Aim — Reproduce verbatim the material from the line containing "How far is the" through its final line, both ends included.

### Task input ###

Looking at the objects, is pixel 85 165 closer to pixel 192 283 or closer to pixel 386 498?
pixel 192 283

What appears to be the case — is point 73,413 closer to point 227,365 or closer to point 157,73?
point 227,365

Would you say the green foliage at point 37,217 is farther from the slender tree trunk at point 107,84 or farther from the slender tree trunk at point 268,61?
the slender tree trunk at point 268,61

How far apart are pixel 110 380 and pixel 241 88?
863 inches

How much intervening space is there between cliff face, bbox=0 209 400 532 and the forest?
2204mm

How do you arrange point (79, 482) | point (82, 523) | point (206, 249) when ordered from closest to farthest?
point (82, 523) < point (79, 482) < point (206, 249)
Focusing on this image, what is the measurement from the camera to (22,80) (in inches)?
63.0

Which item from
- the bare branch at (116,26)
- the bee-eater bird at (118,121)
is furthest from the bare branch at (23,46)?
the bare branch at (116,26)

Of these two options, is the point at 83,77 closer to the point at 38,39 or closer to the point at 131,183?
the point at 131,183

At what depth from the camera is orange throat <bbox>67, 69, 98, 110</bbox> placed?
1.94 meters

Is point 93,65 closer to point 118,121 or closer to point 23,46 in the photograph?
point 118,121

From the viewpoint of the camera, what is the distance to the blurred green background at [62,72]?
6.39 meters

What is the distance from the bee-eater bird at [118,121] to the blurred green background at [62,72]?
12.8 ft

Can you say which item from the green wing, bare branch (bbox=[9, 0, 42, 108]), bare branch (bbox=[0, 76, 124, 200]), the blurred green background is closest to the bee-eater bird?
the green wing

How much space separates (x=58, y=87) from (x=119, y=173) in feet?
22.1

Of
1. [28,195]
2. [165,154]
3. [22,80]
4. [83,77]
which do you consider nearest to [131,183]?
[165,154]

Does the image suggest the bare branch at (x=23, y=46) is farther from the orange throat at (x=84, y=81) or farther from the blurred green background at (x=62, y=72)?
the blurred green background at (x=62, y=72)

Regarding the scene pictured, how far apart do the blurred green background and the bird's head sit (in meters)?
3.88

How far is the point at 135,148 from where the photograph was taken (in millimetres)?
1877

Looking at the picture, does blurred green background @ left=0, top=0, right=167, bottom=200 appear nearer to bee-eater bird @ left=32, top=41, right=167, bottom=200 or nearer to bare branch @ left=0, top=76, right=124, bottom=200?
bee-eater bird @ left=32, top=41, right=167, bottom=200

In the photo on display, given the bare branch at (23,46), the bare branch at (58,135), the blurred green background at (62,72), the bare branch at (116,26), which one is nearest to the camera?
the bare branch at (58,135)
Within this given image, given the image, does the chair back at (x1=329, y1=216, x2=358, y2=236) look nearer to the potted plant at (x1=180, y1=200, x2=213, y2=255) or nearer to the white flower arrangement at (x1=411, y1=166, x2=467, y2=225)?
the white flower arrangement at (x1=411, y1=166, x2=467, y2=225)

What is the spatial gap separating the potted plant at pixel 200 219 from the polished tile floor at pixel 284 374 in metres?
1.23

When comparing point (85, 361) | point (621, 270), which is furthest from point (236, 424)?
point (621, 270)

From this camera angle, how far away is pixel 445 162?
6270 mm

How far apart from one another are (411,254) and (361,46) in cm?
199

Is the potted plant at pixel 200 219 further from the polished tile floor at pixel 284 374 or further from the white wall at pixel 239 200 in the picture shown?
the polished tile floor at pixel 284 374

###

Answer to the exercise —
How far is the point at 135,148 from where the photograph was taken (in millimetres)?
1877

Looking at the picture, does blurred green background @ left=0, top=0, right=167, bottom=200 appear nearer to bee-eater bird @ left=32, top=41, right=167, bottom=200 or nearer to bare branch @ left=0, top=76, right=124, bottom=200?
bee-eater bird @ left=32, top=41, right=167, bottom=200

In the photo on display, given the bare branch at (23,46), the bare branch at (58,135), the blurred green background at (62,72), the bare branch at (116,26), which one is nearest to the camera?
the bare branch at (58,135)
Within this given image, given the image, does the chair back at (x1=329, y1=216, x2=358, y2=236) look nearer to the potted plant at (x1=180, y1=200, x2=213, y2=255) or nearer to the white flower arrangement at (x1=411, y1=166, x2=467, y2=225)?
the white flower arrangement at (x1=411, y1=166, x2=467, y2=225)

What is the spatial gap separating the potted plant at pixel 200 219 from the polished tile floor at pixel 284 374 in metres?
1.23

When comparing point (85, 361) | point (621, 270), which is furthest from point (236, 424)?
point (621, 270)

From this camera angle, how far away is pixel 445 162?
6270 mm

How far apart from one another are (411,254) and (361,46) in cm?
199

Is the potted plant at pixel 200 219 further from the polished tile floor at pixel 284 374 or further from the white wall at pixel 239 200 in the picture shown?
the polished tile floor at pixel 284 374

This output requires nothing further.